Work required
Convert the material below, from its start through the line with "1.45 metres", into a two-column CSV with the headers input and output. Make one row for each item and its answer, put each value in a single quoted field with line breaks replaced by spaces, and leave out the pictures.

Dataset entries
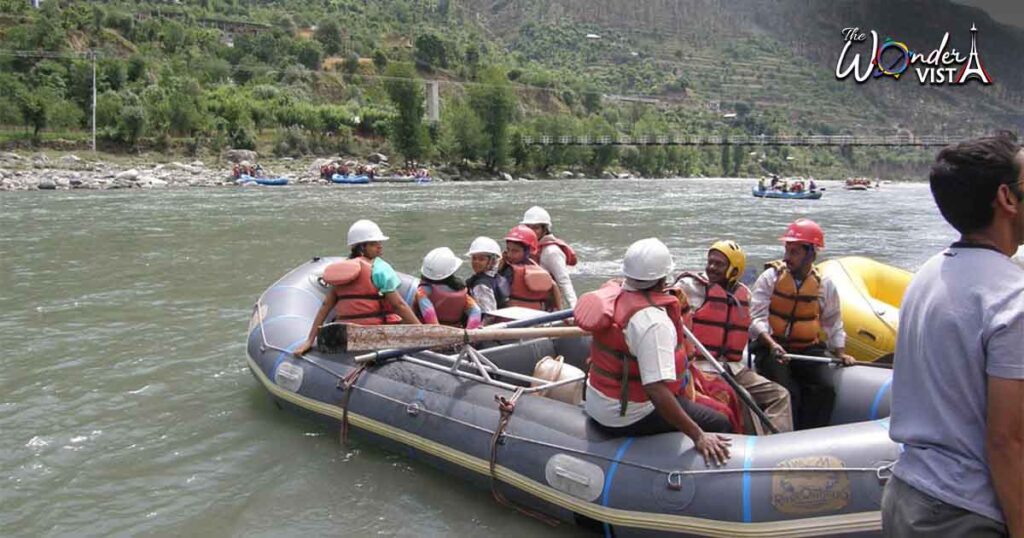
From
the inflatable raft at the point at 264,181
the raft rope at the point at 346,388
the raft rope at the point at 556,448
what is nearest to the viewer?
the raft rope at the point at 556,448

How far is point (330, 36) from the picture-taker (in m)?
100

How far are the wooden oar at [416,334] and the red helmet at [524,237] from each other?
1.45 metres

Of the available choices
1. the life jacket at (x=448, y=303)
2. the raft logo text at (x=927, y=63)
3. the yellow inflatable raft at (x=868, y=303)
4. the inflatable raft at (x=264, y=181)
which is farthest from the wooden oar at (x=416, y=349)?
the raft logo text at (x=927, y=63)

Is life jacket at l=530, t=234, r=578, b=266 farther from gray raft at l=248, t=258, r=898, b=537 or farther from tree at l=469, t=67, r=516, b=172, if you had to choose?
tree at l=469, t=67, r=516, b=172

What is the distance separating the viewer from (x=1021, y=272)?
1622mm

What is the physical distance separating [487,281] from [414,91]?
5062 cm

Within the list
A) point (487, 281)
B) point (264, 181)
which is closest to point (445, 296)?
point (487, 281)

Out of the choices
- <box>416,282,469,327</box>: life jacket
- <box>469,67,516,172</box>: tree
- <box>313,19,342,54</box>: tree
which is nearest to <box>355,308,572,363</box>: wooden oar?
<box>416,282,469,327</box>: life jacket

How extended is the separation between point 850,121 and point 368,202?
165 metres

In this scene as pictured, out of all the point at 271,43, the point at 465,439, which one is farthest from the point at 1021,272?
the point at 271,43

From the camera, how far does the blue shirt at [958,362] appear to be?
1.60 m

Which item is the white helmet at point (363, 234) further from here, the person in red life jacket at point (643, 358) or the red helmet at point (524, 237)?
the person in red life jacket at point (643, 358)

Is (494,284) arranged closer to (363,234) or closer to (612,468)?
(363,234)

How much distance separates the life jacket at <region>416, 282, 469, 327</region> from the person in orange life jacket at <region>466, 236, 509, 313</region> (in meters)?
0.30
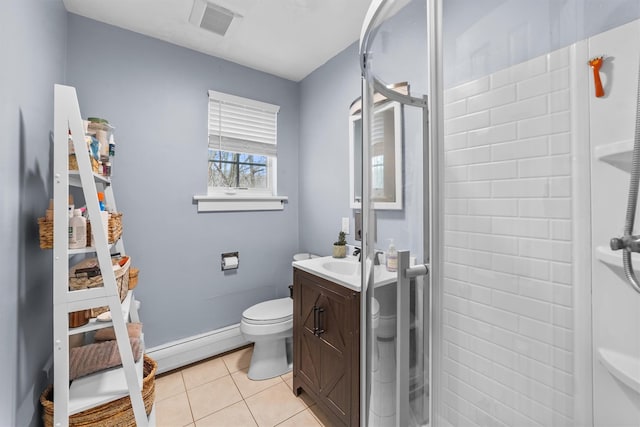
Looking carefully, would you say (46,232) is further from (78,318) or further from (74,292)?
(78,318)

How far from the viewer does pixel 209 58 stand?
2195mm

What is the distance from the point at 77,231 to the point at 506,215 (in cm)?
→ 159

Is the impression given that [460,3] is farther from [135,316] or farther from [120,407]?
[135,316]

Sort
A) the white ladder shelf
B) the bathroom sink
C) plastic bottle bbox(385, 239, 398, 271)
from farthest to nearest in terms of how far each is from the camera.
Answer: the bathroom sink
the white ladder shelf
plastic bottle bbox(385, 239, 398, 271)

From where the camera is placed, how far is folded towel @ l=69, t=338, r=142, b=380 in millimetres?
1272

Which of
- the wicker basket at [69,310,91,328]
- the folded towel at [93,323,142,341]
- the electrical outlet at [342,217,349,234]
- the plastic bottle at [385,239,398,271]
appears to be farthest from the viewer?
the electrical outlet at [342,217,349,234]

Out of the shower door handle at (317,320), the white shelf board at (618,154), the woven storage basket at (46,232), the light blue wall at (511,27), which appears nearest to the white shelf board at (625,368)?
the white shelf board at (618,154)

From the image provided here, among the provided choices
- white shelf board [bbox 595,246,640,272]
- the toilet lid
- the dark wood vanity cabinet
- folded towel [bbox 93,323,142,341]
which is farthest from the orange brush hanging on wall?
folded towel [bbox 93,323,142,341]

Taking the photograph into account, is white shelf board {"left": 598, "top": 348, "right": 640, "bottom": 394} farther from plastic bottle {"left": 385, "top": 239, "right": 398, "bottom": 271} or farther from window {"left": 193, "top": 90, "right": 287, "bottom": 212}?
window {"left": 193, "top": 90, "right": 287, "bottom": 212}

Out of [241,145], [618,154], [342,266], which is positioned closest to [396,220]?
[618,154]

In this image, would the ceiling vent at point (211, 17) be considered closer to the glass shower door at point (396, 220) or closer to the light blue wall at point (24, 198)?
the light blue wall at point (24, 198)

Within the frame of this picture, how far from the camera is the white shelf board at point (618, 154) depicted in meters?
0.62

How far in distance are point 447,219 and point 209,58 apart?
2278 millimetres

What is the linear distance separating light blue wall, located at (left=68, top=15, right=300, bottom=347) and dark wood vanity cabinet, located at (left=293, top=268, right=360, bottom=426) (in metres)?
0.81
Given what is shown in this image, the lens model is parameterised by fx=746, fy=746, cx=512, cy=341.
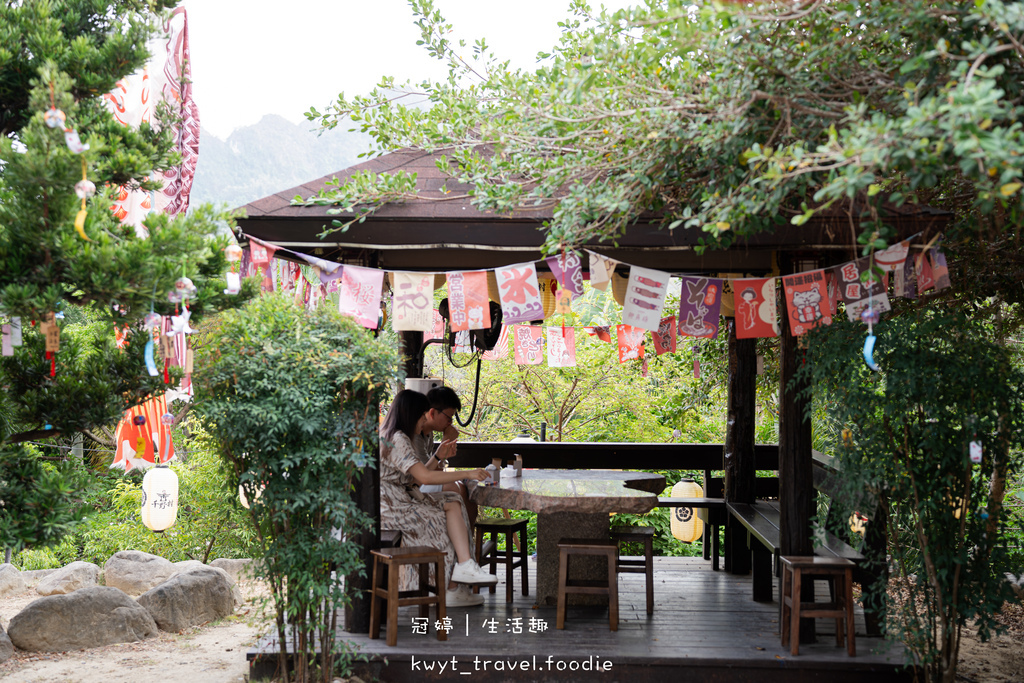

Solution
input,output
"From the inflatable raft at the point at 264,181 the raft rope at the point at 346,388 the raft rope at the point at 556,448 what is nearest to the viewer?","the raft rope at the point at 556,448"
"How far is point (330, 36) from the picture-taker (in m)?","100"
"How far are the wooden oar at [416,334] and the red helmet at [524,237] from each other?","1.45 metres"